As atividades do Conselho de Autoridade Portuária do Porto de Paranaguá (CAP), em 2013, começaram nesta quinta-feira (24) sob as diretrizes do novo marco regulatório dos portos, anunciado em dezembro pelo governo federal. Segundo o presidente do Conselho, Wilson do Egito Coelho Filho, muitos são os desafios já que as dúvidas continuam quanto aos efeitos da Medida Provisória 595, publicada no Diário Oficial da União no dia 6 de dezembro. 

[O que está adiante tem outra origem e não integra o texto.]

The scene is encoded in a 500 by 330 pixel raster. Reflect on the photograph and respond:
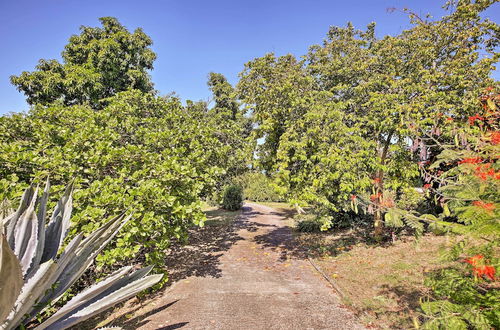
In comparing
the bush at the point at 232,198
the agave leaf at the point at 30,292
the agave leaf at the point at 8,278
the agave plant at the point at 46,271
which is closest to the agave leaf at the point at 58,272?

Uma das mudanças anunciadas pelo novo marco regulatório portuário foi em relação ao papel do CAP. Segundo o superintendente dos portos do Paraná, Luiz Henrique Dividino, de acordo com a MP 595, que dita as novas regras do sistema portuário nacional, o Conselho de Autoridade Portuário passa a ter apenas caráter consultivo. “Porém, aqui no Porto de Paranaguá vamos continuar trazendo as matérias para serem amplamente discutidas com toda a comunidade portuária. A nossa postura será a de continuar prestigiando o conselho e convocar as pessoas para que não esmoreçam diante desse novo caráter de consultivo”, afirma.Segundo Dividino, o principal desafio será não deixar que haja descontinuidade nas ações em andamento e, por consequência, obstáculos ao desenvolvimento dos portos. Para o presidente do CAP de Paranaguá, problemas isolados em conselhos de outros portos do país podem ter gerado essa alteração na lei. “O que certamente não é o caso do CAP de Paranaguá, que trabalha em harmonia total com a administração do 2º maior porto do país, que nos últimos anos vem crescendo e mostrando resultados”, diz o presidente.

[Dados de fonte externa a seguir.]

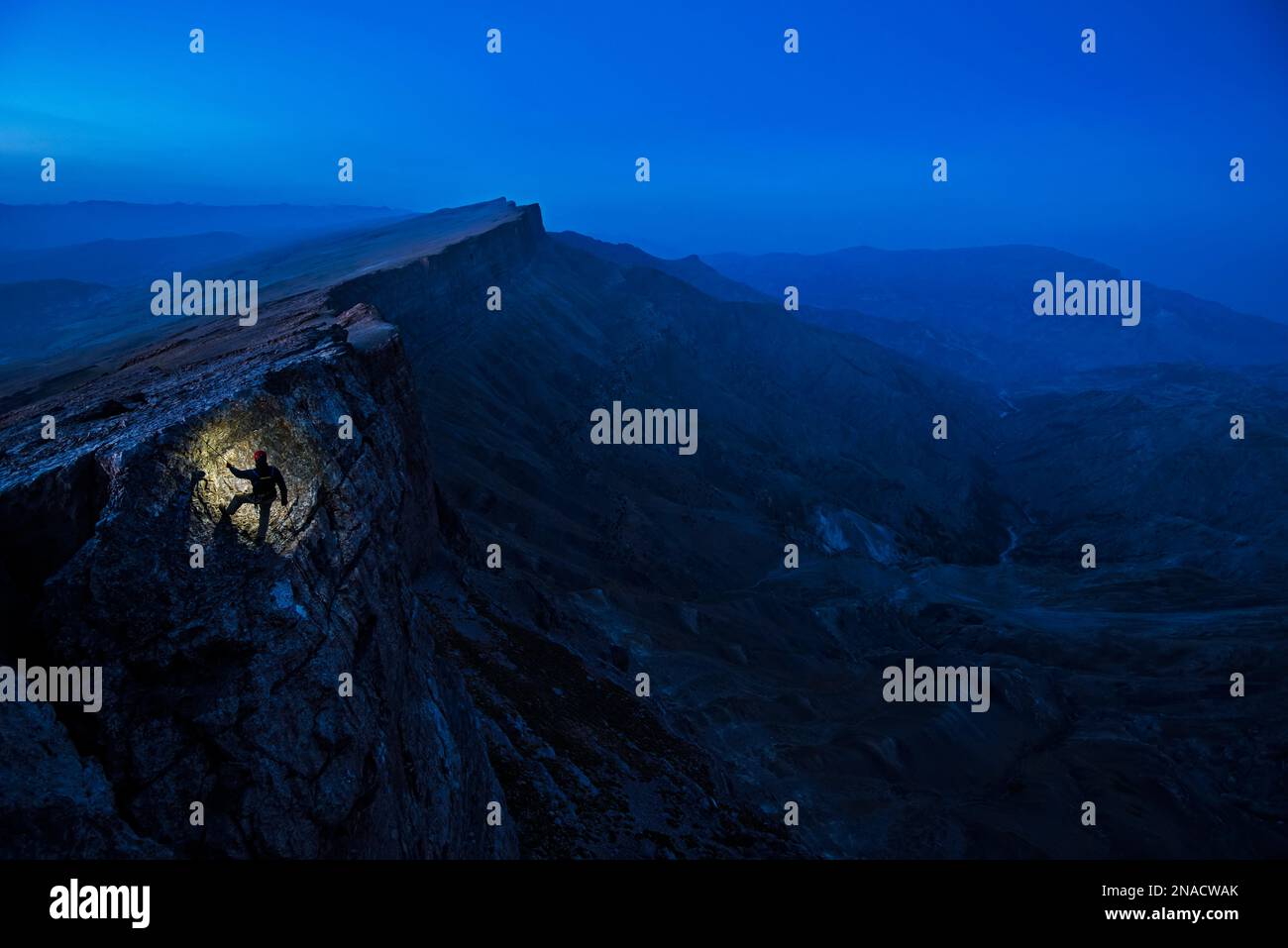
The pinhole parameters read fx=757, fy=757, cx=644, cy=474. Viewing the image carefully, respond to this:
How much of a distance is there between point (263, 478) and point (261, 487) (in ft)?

Ainda segundo Coelho Filho, o desafio este ano também será o de conscientizar os conselheiros, representantes dos quatro blocos (dos trabalhadores, do poder público, dos operadores e dos usuários) de que – mesmo com a mudança das regras – a participação de todos é fundamental. “Faz parte do processo democrático poder decidir em conjunto com a administração. Havendo disposição do superintendente em discutir e acatar as decisões, no CAP de Paranaguá tudo fica como era antes”, conclui.

TRÂMITE 

A MP 595 revoga a Lei de Modernização dos Portos (número 8.630/93). O documento recebeu mais de 640 emendas e está em fase de tramitação, podendo ser aprovado ou não pelo Congresso Nacional. Como explica o departamento jurídico da Appa, a MP tem força de lei por até 120 dias (60 dias que podem ser prorrogados por mais 60). Durante esse prazo, as emendas apresentadas são analisadas e – as consideradas – são discutidas pelos parlamentares. No final das discussões, o documento – com ou sem alterações – é votado e, quando aprovado, vira lei.Assim como o superintendente da Appa, que no CAP de Paranaguá é conselheiro integrante do bloco do Poder Público, os representantes dos demais blocos e convidados concordaram com importância da participação do conselho nas ações e decisões da autoridade portuária. “Sabemos o quanto é importante o respaldo do CAP, inclusive em caráter consultivo, para qualquer que seja o pleito. Não há espaço mais democrático e construtivo do que este do CAP, um ambiente tão diversificado e coletivo”, reforça um dos representantes do bloco dos usuários dos serviços portuários e afins.